_Trecho selecionado_
Abaixo-Assinado (#4802):

CONTRA O ACORDO ORTOGRÁFICO

Destinatário: cgm@cultura.org.br

Cheguei recentemente de Portugal, entusiasmada com a reação dos lusitanos contra o Acordo Ortográfico. Num país com cerca de 10 milhões de habitantes, eles já recolheram quase 200 mil assinaturas em defesa do próprio patrimônio lingüístico. Palmas para os portugueses, que respeitam o idioma que falam e sabem que a língua, um organismo vivo, modifica-se de baixo para cima. Até virar norma culta, o povão já cansou da novidade. Ou seja, as mudanças acontecem naturalmente e impor regra é tolice.
Acho que também devemos defender as nossas idiossincrasias. Cada roca com seu fuso, cada língua com o seu uso. Falamos o mesmo idioma, mas em expressões distintas, pois distintos são as nossas Histórias e o nosso caráter.

_Dados registrados_
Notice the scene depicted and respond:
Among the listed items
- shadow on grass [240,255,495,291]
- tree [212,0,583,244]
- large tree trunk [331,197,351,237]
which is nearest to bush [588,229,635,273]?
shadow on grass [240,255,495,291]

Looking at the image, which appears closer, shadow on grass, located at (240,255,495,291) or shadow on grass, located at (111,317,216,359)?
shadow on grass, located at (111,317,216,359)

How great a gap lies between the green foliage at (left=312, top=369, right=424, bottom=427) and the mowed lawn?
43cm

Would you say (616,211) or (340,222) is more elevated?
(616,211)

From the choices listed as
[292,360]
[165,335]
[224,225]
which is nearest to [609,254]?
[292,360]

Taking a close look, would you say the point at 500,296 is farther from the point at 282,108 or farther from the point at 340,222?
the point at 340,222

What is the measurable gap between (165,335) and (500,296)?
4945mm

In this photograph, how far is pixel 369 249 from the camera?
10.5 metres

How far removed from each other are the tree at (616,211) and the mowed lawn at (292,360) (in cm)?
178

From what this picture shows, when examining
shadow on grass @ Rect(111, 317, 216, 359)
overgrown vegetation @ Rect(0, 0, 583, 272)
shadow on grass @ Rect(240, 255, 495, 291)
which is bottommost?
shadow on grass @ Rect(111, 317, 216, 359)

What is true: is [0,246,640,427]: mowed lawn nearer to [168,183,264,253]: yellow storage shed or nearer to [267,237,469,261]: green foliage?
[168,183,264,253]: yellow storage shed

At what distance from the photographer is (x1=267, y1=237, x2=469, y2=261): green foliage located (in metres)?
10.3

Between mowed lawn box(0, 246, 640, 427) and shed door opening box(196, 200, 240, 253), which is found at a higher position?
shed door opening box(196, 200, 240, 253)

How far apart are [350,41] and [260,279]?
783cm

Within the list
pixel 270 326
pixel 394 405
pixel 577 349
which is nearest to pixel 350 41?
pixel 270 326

_Instruções do exercício_
• a. No trecho contra o Acordo Ortográfico, quantas assinaturas os portugueses já recolheram?
• b. Continue o trecho contra o Acordo Ortográfico a partir da última frase.

_Resultados esperados_
• a. Quase 200 mil assinaturas.

• b.
O idioma é a mais forte representação de uma nacionalidade e mudá-lo por decreto é desrespeitar os seus usuários. A lingüística ensina que uma língua é um sistema de signos utilizado pelo mesmo grupo social. O “brasileiro”, como os portugueses qualificam a nossa linguagem, é um sistema fortíssimo, com quase 200 milhões de falantes. Nós o estamos construindo há 500 anos, enriquecendo-o à nossa maneira, adaptando as normas gramaticais às nossas particularidades, nacionalizando termos de todas as áreas do saber. Das ciências, da tecnologia, de correntes de pensamentos e até gírias.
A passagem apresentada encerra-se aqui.